→ **WHAT YOU WILL DO**
Each line below must be printed exactly as it stands.

Dataset entries
----------

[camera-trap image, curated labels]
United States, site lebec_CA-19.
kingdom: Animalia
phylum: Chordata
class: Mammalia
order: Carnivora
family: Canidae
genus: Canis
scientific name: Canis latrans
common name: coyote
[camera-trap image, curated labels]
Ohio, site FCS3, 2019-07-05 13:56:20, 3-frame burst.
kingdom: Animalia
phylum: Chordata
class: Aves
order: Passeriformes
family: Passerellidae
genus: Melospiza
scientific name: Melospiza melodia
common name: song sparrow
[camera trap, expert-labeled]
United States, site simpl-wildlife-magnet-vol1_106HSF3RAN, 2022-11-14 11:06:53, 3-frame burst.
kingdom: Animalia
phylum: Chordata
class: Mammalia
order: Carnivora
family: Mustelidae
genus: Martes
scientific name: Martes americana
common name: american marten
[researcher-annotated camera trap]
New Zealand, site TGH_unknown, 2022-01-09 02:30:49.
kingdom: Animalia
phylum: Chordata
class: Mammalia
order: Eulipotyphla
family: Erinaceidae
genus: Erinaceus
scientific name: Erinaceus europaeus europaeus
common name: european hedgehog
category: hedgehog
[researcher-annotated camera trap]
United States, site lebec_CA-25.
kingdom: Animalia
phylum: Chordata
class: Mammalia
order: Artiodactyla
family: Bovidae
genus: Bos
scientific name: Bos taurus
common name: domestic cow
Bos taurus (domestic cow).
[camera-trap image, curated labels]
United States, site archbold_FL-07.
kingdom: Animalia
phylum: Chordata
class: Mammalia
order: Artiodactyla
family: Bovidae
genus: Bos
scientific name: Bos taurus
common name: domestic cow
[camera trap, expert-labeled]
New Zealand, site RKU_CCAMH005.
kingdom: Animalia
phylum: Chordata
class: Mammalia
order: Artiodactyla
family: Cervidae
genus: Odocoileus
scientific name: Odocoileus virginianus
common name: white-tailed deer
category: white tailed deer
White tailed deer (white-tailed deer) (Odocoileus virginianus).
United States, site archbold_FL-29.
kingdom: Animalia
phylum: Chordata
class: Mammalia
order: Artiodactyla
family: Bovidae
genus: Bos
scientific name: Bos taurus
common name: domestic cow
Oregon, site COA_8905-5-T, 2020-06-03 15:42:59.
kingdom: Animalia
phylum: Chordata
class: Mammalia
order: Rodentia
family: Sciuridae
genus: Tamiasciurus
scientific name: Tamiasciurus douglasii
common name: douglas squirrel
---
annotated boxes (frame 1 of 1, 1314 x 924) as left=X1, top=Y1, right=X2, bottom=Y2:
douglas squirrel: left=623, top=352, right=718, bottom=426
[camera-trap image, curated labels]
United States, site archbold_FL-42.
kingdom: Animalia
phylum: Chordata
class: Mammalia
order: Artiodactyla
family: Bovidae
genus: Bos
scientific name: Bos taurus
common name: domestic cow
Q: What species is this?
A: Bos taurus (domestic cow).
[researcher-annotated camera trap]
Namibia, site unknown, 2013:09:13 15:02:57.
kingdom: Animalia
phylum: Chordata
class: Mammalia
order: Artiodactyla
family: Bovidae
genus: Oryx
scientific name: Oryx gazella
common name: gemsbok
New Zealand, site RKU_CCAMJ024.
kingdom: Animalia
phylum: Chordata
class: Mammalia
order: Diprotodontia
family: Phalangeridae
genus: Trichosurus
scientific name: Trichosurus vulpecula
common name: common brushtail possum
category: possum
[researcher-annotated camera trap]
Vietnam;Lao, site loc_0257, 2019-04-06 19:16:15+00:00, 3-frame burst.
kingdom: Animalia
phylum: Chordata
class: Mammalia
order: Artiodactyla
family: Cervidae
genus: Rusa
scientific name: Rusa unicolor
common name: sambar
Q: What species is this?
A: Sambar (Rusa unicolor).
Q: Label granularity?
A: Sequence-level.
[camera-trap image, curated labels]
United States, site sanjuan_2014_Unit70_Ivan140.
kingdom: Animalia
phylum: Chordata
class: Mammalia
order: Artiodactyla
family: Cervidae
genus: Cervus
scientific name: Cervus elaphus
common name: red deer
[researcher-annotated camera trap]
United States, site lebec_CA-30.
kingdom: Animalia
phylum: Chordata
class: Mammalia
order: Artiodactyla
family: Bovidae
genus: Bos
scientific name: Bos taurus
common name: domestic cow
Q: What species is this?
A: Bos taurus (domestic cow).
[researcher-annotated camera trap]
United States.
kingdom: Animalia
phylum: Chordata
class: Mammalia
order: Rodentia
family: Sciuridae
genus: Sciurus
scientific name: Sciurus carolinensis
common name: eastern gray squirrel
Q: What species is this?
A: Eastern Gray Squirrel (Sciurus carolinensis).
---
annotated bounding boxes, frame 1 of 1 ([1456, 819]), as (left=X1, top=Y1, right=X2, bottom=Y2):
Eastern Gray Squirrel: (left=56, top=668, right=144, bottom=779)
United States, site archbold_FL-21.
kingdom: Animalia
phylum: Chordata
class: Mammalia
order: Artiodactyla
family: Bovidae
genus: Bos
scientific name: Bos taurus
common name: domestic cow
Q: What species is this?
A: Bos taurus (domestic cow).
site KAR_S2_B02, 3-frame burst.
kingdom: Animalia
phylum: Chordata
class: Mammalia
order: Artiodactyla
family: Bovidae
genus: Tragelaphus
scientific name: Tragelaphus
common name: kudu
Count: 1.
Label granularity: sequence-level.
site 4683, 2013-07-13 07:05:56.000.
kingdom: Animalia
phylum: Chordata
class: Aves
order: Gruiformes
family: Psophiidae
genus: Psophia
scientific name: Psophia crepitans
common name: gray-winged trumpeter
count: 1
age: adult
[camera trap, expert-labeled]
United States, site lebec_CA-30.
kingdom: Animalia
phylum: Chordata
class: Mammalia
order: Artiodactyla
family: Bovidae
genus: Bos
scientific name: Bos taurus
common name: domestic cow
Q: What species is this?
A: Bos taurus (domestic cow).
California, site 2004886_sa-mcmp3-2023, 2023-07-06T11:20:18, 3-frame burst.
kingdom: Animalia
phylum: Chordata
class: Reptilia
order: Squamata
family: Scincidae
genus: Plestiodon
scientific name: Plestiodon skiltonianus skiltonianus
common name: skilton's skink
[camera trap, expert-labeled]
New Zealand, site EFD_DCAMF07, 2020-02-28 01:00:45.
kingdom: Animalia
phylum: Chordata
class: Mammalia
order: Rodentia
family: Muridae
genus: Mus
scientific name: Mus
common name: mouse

----------

→ **RESULT FOR THIS EXERCISE**
[camera-trap image, curated labels]
United States, site lebec_CA-19.
kingdom: Animalia
phylum: Chordata
class: Mammalia
order: Carnivora
family: Canidae
genus: Canis
scientific name: Canis latrans
common name: coyote
[camera-trap image, curated labels]
Ohio, site FCS3, 2019-07-05 13:56:20, 3-frame burst.
kingdom: Animalia
phylum: Chordata
class: Aves
order: Passeriformes
family: Passerellidae
genus: Melospiza
scientific name: Melospiza melodia
common name: song sparrow
[camera trap, expert-labeled]
United States, site simpl-wildlife-magnet-vol1_106HSF3RAN, 2022-11-14 11:06:53, 3-frame burst.
kingdom: Animalia
phylum: Chordata
class: Mammalia
order: Carnivora
family: Mustelidae
genus: Martes
scientific name: Martes americana
common name: american marten
[researcher-annotated camera trap]
New Zealand, site TGH_unknown, 2022-01-09 02:30:49.
kingdom: Animalia
phylum: Chordata
class: Mammalia
order: Eulipotyphla
family: Erinaceidae
genus: Erinaceus
scientific name: Erinaceus europaeus europaeus
common name: european hedgehog
category: hedgehog
[researcher-annotated camera trap]
United States, site lebec_CA-25.
kingdom: Animalia
phylum: Chordata
class: Mammalia
order: Artiodactyla
family: Bovidae
genus: Bos
scientific name: Bos taurus
common name: domestic cow
Bos taurus (domestic cow).
[camera-trap image, curated labels]
United States, site archbold_FL-07.
kingdom: Animalia
phylum: Chordata
class: Mammalia
order: Artiodactyla
family: Bovidae
genus: Bos
scientific name: Bos taurus
common name: domestic cow
[camera trap, expert-labeled]
New Zealand, site RKU_CCAMH005.
kingdom: Animalia
phylum: Chordata
class: Mammalia
order: Artiodactyla
family: Cervidae
genus: Odocoileus
scientific name: Odocoileus virginianus
common name: white-tailed deer
category: white tailed deer
White tailed deer (white-tailed deer) (Odocoileus virginianus).
United States, site archbold_FL-29.
kingdom: Animalia
phylum: Chordata
class: Mammalia
order: Artiodactyla
family: Bovidae
genus: Bos
scientific name: Bos taurus
common name: domestic cow
Oregon, site COA_8905-5-T, 2020-06-03 15:42:59.
kingdom: Animalia
phylum: Chordata
class: Mammalia
order: Rodentia
family: Sciuridae
genus: Tamiasciurus
scientific name: Tamiasciurus douglasii
common name: douglas squirrel
---
annotated boxes (frame 1 of 1, 1314 x 924) as left=X1, top=Y1, right=X2, bottom=Y2:
douglas squirrel: left=623, top=352, right=718, bottom=426
[camera-trap image, curated labels]
United States, site archbold_FL-42.
kingdom: Animalia
phylum: Chordata
class: Mammalia
order: Artiodactyla
family: Bovidae
genus: Bos
scientific name: Bos taurus
common name: domestic cow
Q: What species is this?
A: Bos taurus (domestic cow).
[researcher-annotated camera trap]
Namibia, site unknown, 2013:09:13 15:02:57.
kingdom: Animalia
phylum: Chordata
class: Mammalia
order: Artiodactyla
family: Bovidae
genus: Oryx
scientific name: Oryx gazella
common name: gemsbok
New Zealand, site RKU_CCAMJ024.
kingdom: Animalia
phylum: Chordata
class: Mammalia
order: Diprotodontia
family: Phalangeridae
genus: Trichosurus
scientific name: Trichosurus vulpecula
common name: common brushtail possum
category: possum
[researcher-annotated camera trap]
Vietnam;Lao, site loc_0257, 2019-04-06 19:16:15+00:00, 3-frame burst.
kingdom: Animalia
phylum: Chordata
class: Mammalia
order: Artiodactyla
family: Cervidae
genus: Rusa
scientific name: Rusa unicolor
common name: sambar
Q: What species is this?
A: Sambar (Rusa unicolor).
Q: Label granularity?
A: Sequence-level.
[camera-trap image, curated labels]
United States, site sanjuan_2014_Unit70_Ivan140.
kingdom: Animalia
phylum: Chordata
class: Mammalia
order: Artiodactyla
family: Cervidae
genus: Cervus
scientific name: Cervus elaphus
common name: red deer
[researcher-annotated camera trap]
United States, site lebec_CA-30.
kingdom: Animalia
phylum: Chordata
class: Mammalia
order: Artiodactyla
family: Bovidae
genus: Bos
scientific name: Bos taurus
common name: domestic cow
Q: What species is this?
A: Bos taurus (domestic cow).
[researcher-annotated camera trap]
United States.
kingdom: Animalia
phylum: Chordata
class: Mammalia
order: Rodentia
family: Sciuridae
genus: Sciurus
scientific name: Sciurus carolinensis
common name: eastern gray squirrel
Q: What species is this?
A: Eastern Gray Squirrel (Sciurus carolinensis).
---
annotated bounding boxes, frame 1 of 1 ([1456, 819]), as (left=X1, top=Y1, right=X2, bottom=Y2):
Eastern Gray Squirrel: (left=56, top=668, right=144, bottom=779)
United States, site archbold_FL-21.
kingdom: Animalia
phylum: Chordata
class: Mammalia
order: Artiodactyla
family: Bovidae
genus: Bos
scientific name: Bos taurus
common name: domestic cow
Q: What species is this?
A: Bos taurus (domestic cow).
site KAR_S2_B02, 3-frame burst.
kingdom: Animalia
phylum: Chordata
class: Mammalia
order: Artiodactyla
family: Bovidae
genus: Tragelaphus
scientific name: Tragelaphus
common name: kudu
Count: 1.
Label granularity: sequence-level.
site 4683, 2013-07-13 07:05:56.000.
kingdom: Animalia
phylum: Chordata
class: Aves
order: Gruiformes
family: Psophiidae
genus: Psophia
scientific name: Psophia crepitans
common name: gray-winged trumpeter
count: 1
age: adult
[camera trap, expert-labeled]
United States, site lebec_CA-30.
kingdom: Animalia
phylum: Chordata
class: Mammalia
order: Artiodactyla
family: Bovidae
genus: Bos
scientific name: Bos taurus
common name: domestic cow
Q: What species is this?
A: Bos taurus (domestic cow).
California, site 2004886_sa-mcmp3-2023, 2023-07-06T11:20:18, 3-frame burst.
kingdom: Animalia
phylum: Chordata
class: Reptilia
order: Squamata
family: Scincidae
genus: Plestiodon
scientific name: Plestiodon skiltonianus skiltonianus
common name: skilton's skink
[camera trap, expert-labeled]
New Zealand, site EFD_DCAMF07, 2020-02-28 01:00:45.
kingdom: Animalia
phylum: Chordata
class: Mammalia
order: Rodentia
family: Muridae
genus: Mus
scientific name: Mus
common name: mouse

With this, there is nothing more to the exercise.